**Provided information**.
+===+

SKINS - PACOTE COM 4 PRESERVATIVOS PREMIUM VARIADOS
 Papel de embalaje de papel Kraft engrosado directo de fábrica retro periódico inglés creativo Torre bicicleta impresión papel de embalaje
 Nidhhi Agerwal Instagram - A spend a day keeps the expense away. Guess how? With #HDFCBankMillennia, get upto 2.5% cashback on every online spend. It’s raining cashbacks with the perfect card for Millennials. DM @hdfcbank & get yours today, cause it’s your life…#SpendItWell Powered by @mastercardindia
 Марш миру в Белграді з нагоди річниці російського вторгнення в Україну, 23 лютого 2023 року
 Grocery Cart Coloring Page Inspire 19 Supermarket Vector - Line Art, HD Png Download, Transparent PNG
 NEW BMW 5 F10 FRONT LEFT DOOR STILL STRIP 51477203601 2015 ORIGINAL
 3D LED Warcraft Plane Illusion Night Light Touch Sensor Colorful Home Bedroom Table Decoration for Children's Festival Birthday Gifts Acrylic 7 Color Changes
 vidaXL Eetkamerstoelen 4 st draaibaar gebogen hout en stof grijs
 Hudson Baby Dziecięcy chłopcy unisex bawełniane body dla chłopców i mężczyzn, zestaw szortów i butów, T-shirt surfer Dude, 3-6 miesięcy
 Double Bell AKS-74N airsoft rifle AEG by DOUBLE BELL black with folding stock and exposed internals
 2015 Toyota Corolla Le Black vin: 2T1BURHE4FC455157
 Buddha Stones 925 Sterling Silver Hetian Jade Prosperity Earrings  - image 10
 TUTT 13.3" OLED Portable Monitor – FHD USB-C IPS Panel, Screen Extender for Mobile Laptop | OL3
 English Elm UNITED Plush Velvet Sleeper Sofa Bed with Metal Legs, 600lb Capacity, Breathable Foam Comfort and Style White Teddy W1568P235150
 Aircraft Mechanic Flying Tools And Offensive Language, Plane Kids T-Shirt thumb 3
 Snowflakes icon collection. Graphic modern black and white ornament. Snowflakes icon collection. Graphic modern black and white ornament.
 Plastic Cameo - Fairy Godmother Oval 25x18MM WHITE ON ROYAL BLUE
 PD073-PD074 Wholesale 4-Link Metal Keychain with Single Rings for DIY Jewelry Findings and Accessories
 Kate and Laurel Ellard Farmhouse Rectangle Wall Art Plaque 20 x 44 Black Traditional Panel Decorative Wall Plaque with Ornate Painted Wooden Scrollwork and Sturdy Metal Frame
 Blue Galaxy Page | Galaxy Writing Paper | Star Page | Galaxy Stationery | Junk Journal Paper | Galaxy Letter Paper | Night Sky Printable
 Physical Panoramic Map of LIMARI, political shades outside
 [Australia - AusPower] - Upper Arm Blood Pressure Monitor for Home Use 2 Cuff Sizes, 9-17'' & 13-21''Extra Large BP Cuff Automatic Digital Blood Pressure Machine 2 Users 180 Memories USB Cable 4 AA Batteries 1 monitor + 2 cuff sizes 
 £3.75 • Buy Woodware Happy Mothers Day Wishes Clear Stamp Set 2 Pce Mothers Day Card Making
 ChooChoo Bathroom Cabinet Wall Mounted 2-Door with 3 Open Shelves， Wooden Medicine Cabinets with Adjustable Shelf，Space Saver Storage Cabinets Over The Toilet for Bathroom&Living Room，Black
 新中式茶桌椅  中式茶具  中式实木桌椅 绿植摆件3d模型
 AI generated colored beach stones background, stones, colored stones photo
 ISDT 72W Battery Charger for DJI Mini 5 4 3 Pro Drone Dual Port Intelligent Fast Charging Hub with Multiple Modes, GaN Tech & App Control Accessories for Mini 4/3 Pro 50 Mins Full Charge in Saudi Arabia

+===+

**Work order**. Would you please copy each line of the listing that contains the word "Page"?

**Output for this exercise**.
 Grocery Cart Coloring Page Inspire 19 Supermarket Vector - Line Art, HD Png Download, Transparent PNG
 Blue Galaxy Page | Galaxy Writing Paper | Star Page | Galaxy Stationery | Junk Journal Paper | Galaxy Letter Paper | Night Sky Printable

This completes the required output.